▶ _SELECTED PASSAGE_

---+---

Simple Linear Regression

Simple linear regression models the relationship between two variables, a predictor variable and a response variable. The model assumes the relationship between the two can be approximated by a straight line. The simple regression equation can be written as:

\[\hat{y_i}= \hat{\beta_0}+\hat{\beta_1} x_1\]

For this guide I will be using the “manatees” data from the “resampledata” package. It gives the number of manatees killed by boats in Florida counties and the number of registered boats in the counties. Let’s call up the data in R:

library(resampledata)
## 
## Attaching package: 'resampledata'
## The following object is masked from 'package:datasets':
## 
##     Titanic
data(manatees)
attach(manatees)

---+---

▶ _SUPPLIED MATERIAL_
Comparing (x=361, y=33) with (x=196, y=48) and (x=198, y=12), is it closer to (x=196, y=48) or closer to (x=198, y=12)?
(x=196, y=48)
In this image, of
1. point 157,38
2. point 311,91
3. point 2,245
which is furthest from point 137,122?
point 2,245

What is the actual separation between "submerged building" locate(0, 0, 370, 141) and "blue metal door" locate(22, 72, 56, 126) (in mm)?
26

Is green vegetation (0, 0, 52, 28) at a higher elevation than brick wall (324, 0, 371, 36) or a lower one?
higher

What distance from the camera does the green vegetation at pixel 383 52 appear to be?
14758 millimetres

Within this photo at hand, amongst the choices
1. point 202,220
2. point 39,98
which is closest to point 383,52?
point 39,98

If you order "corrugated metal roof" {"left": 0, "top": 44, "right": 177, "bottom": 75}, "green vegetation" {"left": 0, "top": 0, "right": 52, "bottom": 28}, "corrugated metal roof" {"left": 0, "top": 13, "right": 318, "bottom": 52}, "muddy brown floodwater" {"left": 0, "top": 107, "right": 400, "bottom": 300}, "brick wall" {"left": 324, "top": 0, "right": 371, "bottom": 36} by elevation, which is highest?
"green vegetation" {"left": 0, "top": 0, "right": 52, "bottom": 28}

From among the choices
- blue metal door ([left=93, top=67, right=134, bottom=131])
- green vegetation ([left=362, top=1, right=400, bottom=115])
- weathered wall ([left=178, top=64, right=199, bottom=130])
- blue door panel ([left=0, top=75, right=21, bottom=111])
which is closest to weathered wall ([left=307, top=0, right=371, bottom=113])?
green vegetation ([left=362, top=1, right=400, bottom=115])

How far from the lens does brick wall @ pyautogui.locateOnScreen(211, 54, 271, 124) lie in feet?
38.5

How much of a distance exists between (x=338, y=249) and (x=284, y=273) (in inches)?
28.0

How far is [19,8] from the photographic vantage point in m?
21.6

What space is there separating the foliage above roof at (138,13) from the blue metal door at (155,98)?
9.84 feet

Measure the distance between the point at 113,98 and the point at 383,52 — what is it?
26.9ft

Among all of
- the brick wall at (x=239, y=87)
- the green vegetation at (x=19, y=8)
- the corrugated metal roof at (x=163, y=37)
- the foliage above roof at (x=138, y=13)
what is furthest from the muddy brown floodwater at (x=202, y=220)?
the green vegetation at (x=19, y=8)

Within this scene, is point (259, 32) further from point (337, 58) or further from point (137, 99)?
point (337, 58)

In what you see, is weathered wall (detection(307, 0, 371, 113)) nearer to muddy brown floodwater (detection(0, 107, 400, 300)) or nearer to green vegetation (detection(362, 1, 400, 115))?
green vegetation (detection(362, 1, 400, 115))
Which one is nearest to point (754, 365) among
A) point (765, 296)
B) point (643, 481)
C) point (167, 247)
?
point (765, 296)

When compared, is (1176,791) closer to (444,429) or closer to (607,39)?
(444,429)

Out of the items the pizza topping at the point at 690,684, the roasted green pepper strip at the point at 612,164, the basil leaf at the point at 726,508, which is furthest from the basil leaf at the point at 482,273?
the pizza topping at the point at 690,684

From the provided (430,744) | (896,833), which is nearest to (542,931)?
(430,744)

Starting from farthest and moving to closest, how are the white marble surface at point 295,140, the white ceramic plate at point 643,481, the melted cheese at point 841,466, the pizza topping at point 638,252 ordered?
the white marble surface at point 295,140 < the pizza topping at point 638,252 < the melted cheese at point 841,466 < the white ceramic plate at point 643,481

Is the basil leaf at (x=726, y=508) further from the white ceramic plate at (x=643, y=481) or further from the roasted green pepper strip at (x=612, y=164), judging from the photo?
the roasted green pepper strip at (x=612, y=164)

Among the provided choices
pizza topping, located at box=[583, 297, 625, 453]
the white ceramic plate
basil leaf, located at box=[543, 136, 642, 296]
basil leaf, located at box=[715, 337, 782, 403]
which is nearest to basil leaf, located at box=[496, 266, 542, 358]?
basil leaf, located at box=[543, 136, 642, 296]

---+---

▶ _GIVEN EXERCISE 1_
Can you rewrite the part of the records that opens with the line containing "Among the provided choices" and closes with the line containing "which is nearest to basil", putting "olive slice" in place of "pizza topping" and leaving everything else unchanged?
▶ _GIVEN EXERCISE 2_
Could you resume the simple linear regression guide right after its final line?

▶ _TASK RESPONSE 1_
Among the provided choices
olive slice, located at box=[583, 297, 625, 453]
the white ceramic plate
basil leaf, located at box=[543, 136, 642, 296]
basil leaf, located at box=[715, 337, 782, 403]
which is nearest to basil leaf, located at box=[496, 266, 542, 358]?

▶ _TASK RESPONSE 2_
The first thing we want to do is make a scatterplot of the two variables to see what we’re working with. I chose number of boats as the predictor and manatees killed as the response. Sometimes an argument can be made either way, but I doubt manatee deaths cause a rise in boat owners. Let’s see what the plot looks like:

plot(boats,killed,ylab="Manatees Killed by Boats", xlab="Number of Boats")

There is a positive association between the two variables. The points are not very closely or very loosely packed, they are fairly evenly spread apart. It is easy to visualize where the regression line will fall on the plot.

Let’s create the regression model to actually fit this line in the plot.

mod <- lm(killed~boats)
mod
## 
## Call:
## lm(formula = killed ~ boats)
## 
## Coefficients:
## (Intercept)        boats  
##    -35.1276       0.1126

Now we have the intercept and slope of our line and can graph it over the scatterplot.

plot(boats,killed,ylab="Manatees Killed by Boats", xlab="Number of Boats")
abline(-35.1276, 0.1126)

Interpreting the Linear Regression

Once we have the linear regression it’s important to interpret the slope and intercept, if possible.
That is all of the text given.